ARTIST STATEMENT
Over the course of my practice, my work has focussed itself on depicting the impact humanity has on its surroundings. My aim gravitated towards trying to investigate how to utilise artworks in depiction of environmental causes, asking questions on how I can put the centre of attention on the destruction of nature for natural resources and the ineluctable damage it does to the planet.

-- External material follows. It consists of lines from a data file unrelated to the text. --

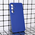 Zastitna futrola 3D Camera - Samsung S936 Galaxy S25 Plus plava.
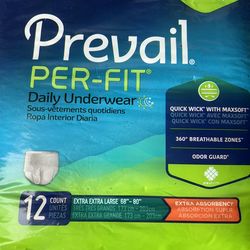 2X  Adult Diapers Pullups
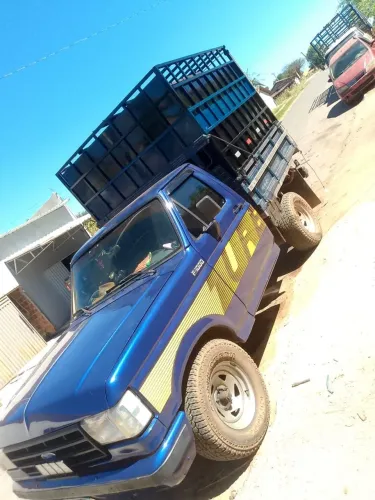 Ford F-1000 S. S. Diesel / S.s. Diesel Turbo 1995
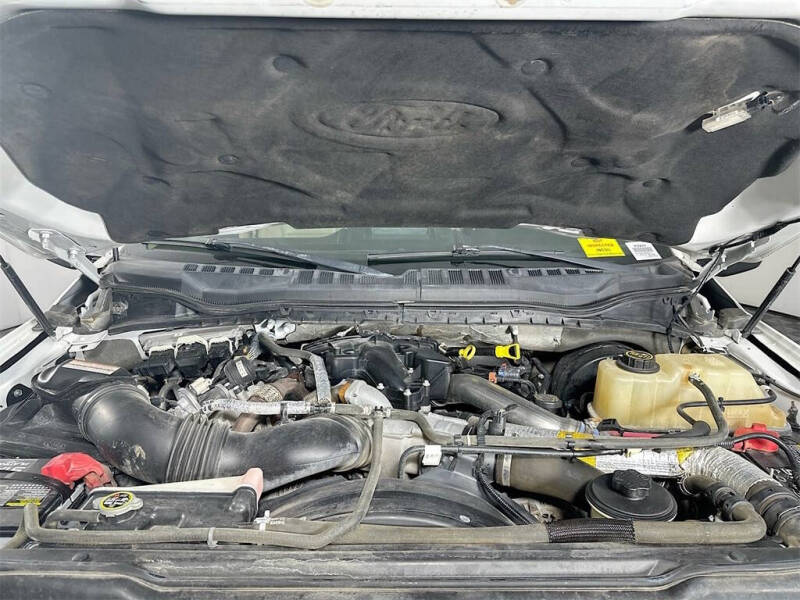 2017 Ford F-250 Super Duty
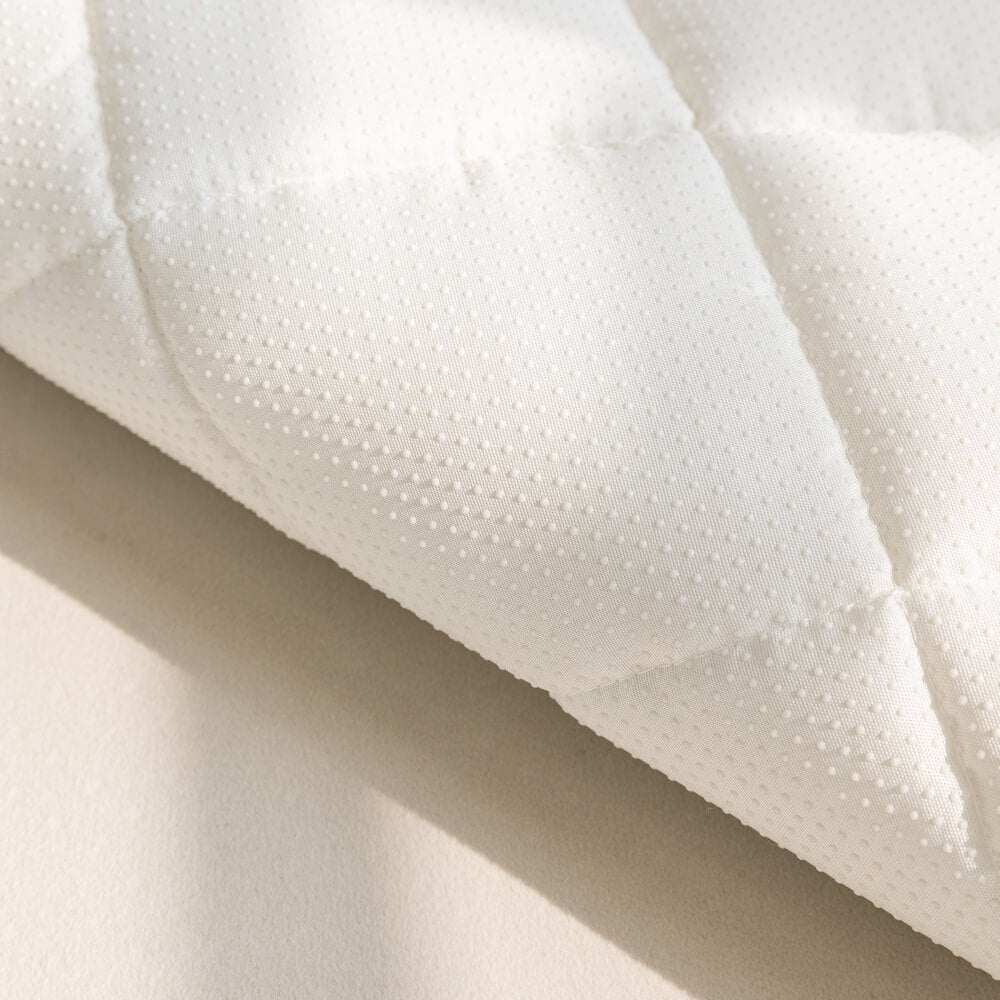 Matelas pour animaux en flanelle doux et paresseux, respirant, avec protection anti-dérapante pour canapé sectionnel.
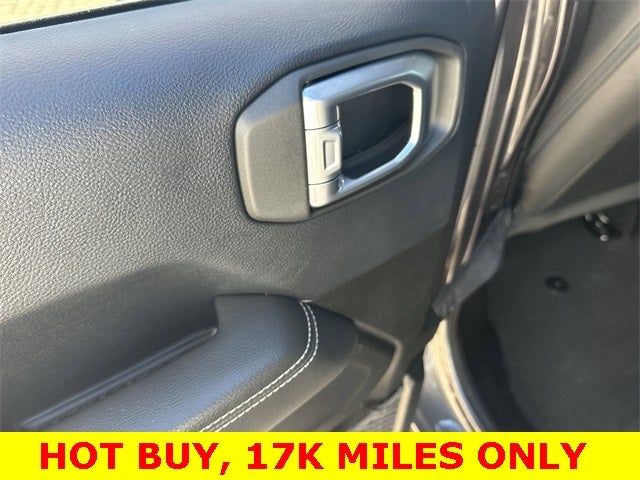 2019 Jeep Wrangler Unlimited Moab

Traditional art materials are being joined by various types of industrial materials and metals, which are applied onto the canvas in different methods and undergo an accelerated process of oxidisation by treating them with certain varieties of acids and other chemicals, as well as exposing them to the elements, transforming the surface of the work into a textural, structural and physical form, giving it a sense of urgency. By utilising chemical reactions, I invite the element of chance into the creation of my works, where at prominent parts my interference is limited within a system of carefully set restraints. The intricacy of the subject matter is reflected in the techniques used, creating a highly varied surface structure that draws the viewer in, demands a close inspection and submits one to an immersive experience, interplaying between depth and surface, the ephemeral and the concrete.
Instead of replicating actual, natural appearing landscapes, the works embrace the notion of the obstructed, the obscure, the deceptive, the ephemeral, within the context of an area of tension suspended between the abstraction of imagery and the representation of figurative subjects. Via this use of the selected materials and processes, I continue to invigorate my own practice and what I understand as the fundamentals of being an experimental painter, trying to grasp and expand upon the notion of painting as an almost sculptural entity: Inviting the viewer to contemplate on the backstory and thematic expression of the images presented, accessing our collective visual memory, contemplate the surface of the image, rather than simply looking at a picture or viewing through a frame.
The same approach, in a probably more distilled form, can be seen in the sculptural pieces from the ‘Mineral Rights’ series, in which the importance of materials becomes even more direct. The utilisation of raw and processed materials which are directly connected to the process of extracting and refining of bitumen and oil play and intrinsic part of the installations.
“Environmental scholar and activist Vandana Shiva, who wrote in 2010, “When we think of wars in our time, our mind turns to Iraq and Afghanistan. But the bigger war is the war against the planet. This war has its roots in an economy that fails to respect ecological and ethical limits - limits to inequality, limits to injustice, limits to greed and economic concentration.” Rob Nixons’s powerful notion of “slow violence” is also germane, not least because it emphasises the profoundly different effects of climate change on differently located peoples [sic] across the planet. Slow violence, he claims, is “a violence that occurs gradually and out of sight, a violence of delayed destruction that is dispersed across time and space, an attritional violence that is typically not viewed as violence as all.”
My aim is using art as a means of subversive activism, luring onlookers in with inherent beauty, establishing an emotional connection, only to use this visual level of trust to offer an additional different set of data and altering the perception towards an informed and politicised one.
Having landscape paintings that are inspired by satellite imagery, and by that already breaking from established landscape traditions, being injected with terror and carnage, thus invigorating its political potency leads to the creation of what philosopher and curator “Bruno Latour would call an ‘actant’ in the Anthropocene”: “a work about the interactions between the human, material nature, and the planet’s ecosystem that traces back to the beginnings of the industrialisation of the globe.”

BIO

Kristian Askelund (b. 1984) works predominantly in the medium of mixed media paintings, but occasionally includes video, photography and sculpture in his practice. Askelund studied Biology, moved on to Film Directing and finally Fine Arts.
His works have been exhibited in galleries and museums as part of various group exhibitions in Spain, Italy, France, the UK, Germany and in the USA among others, as well as in solo shows in Berlin, Oslo and Hamburg. Askelund's works are part of private collections in Europe, the USA and Australia.
He currently lives and works in Berlin.